May v. Sommerfield, 239 Mich App 197 (1999) is still good law in Michigan. In fact, the Michigan Supreme Court never even referenced this important decision in Kreiner, which sets forth a rather rigorous requirement that a trial judge must meet in deciding threshold questions.
The Michigan personal injury attorney must make clear that granting or opposing a motion on threshold requires that a court must make its “May” findings – a factual record for appellate review as to the nature and extent of the plaintiff’s impairments. Practitioners on both sides should therefore provide the court with specific factual findings as to what plaintiff’s impairments are.
Michigan plaintiff attorneys may consider providing a trial judge with an order that details these factual findings that the judge may use as a checklist when deciding whether the impairments meet threshold or not.
Although obviously incorrect, our Supreme Court in Kreiner has determined that the “most uncomplicated reading of 1995 amendment is that the Legislature largely rejected DiFranco in favor of Cassidy…” (footnote 8, page 12 of Kreiner v Fischer) How a four justice majority of our highest court was able to determine this from the plain meaning of a clearly written statutory definition that included and rejected elements of both DiFranco and Cassidy will be a question for our Legislature or our Supreme Court in future years.
For now, however, plaintiff personal injury lawyers must understand that we are in effect back to a Cassidy threshold that plaintiffs can use to their own advantage. If indeed Cassidy is the “ceiling” and Kreiner is the “floor,” then it follows that cases where serious impairment of body function was found as a matter of law under Cassidy would clearly survive under the similar but somewhat lower threshold, with its subjective person analysis, today.
Under Cassidy and its progeny, there were a number of important published auto accident cases, including Range v. Gorosh and Esperaza v. Manning that found serious impairment of body function as a matter of law where the impairment only lasted for three months. In Esperaza, the plaintiff missed only three months from work. Plaintiffs should argue that under the somewhat lower Kreiner threshold, these cases that met threshold under Cassidy should clearly meet threshold now.

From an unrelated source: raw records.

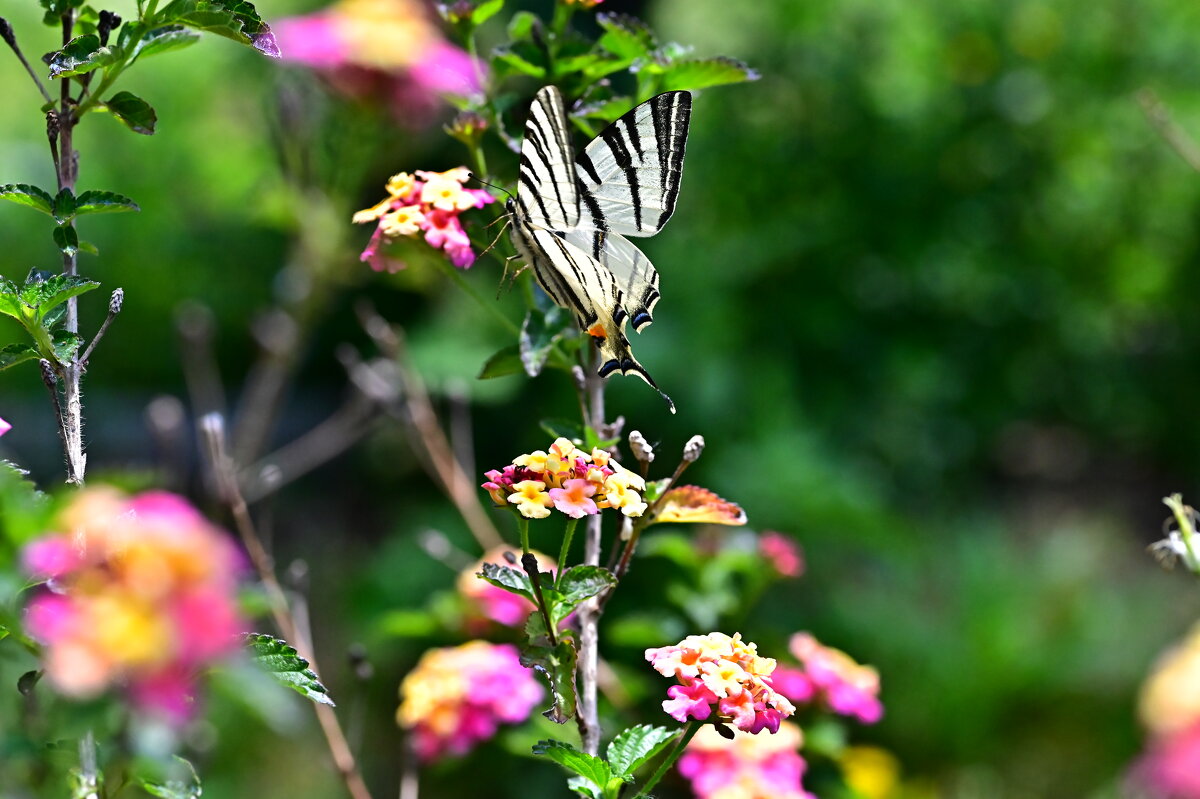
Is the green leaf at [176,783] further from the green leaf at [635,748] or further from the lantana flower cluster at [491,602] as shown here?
the lantana flower cluster at [491,602]

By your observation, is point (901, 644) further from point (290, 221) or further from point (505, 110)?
point (505, 110)

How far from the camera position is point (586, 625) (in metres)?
1.02

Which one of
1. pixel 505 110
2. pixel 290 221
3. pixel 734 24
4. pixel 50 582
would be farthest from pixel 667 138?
pixel 734 24

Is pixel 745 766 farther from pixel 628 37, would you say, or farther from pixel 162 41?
pixel 162 41

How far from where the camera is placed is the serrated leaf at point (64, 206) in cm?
88

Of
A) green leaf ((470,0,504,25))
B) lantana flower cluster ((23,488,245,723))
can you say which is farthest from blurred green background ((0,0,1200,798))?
lantana flower cluster ((23,488,245,723))

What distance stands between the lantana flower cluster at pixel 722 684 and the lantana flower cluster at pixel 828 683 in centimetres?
44

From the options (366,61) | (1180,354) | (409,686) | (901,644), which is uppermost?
(1180,354)

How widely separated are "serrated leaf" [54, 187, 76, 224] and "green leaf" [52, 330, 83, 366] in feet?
0.31

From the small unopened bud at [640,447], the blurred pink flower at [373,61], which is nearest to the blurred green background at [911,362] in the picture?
the blurred pink flower at [373,61]

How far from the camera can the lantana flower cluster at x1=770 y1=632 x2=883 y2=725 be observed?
130cm

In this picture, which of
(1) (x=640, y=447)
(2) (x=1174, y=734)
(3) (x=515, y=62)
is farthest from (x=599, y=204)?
(2) (x=1174, y=734)

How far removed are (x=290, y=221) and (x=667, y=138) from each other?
4.26ft

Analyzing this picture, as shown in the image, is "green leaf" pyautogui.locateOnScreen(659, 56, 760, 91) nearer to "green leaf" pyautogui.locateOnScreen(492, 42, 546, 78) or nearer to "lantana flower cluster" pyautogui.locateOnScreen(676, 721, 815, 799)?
"green leaf" pyautogui.locateOnScreen(492, 42, 546, 78)
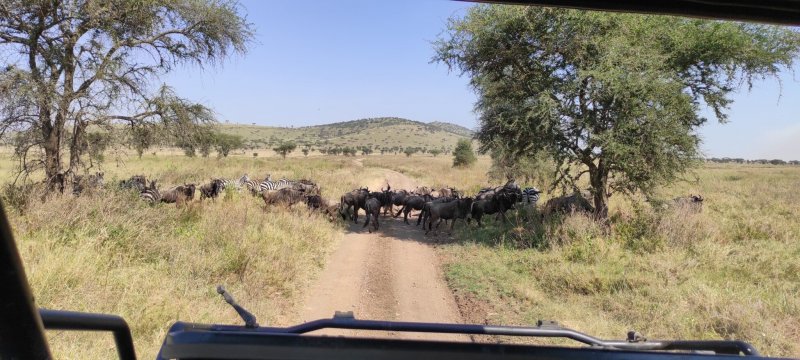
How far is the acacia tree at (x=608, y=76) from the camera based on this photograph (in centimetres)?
1217

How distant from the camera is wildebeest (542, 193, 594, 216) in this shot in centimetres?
1464

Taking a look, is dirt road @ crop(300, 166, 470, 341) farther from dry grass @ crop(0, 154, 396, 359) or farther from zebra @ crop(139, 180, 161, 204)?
zebra @ crop(139, 180, 161, 204)

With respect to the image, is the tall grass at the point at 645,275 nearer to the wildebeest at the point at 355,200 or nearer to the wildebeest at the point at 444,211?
the wildebeest at the point at 444,211

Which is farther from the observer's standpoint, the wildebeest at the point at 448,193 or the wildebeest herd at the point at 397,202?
the wildebeest at the point at 448,193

Our new law will require more time and money for auto accident cases to survive. There will be fewer cases. However, these fewer cases that do survive should have greater value. Indeed, by making small changes and minor investments, and by constructing proofs to show the long-term residual impact of injuries and how likely they are to be permanent, many cases may even double or triple in value. By restructuring proofs to survive possible defense motions for summary disposition, Michigan personal injury attorneys will unquestionably be increasing the trial value of a car accident case for juries as they present proofs that many would not have before Kreiner.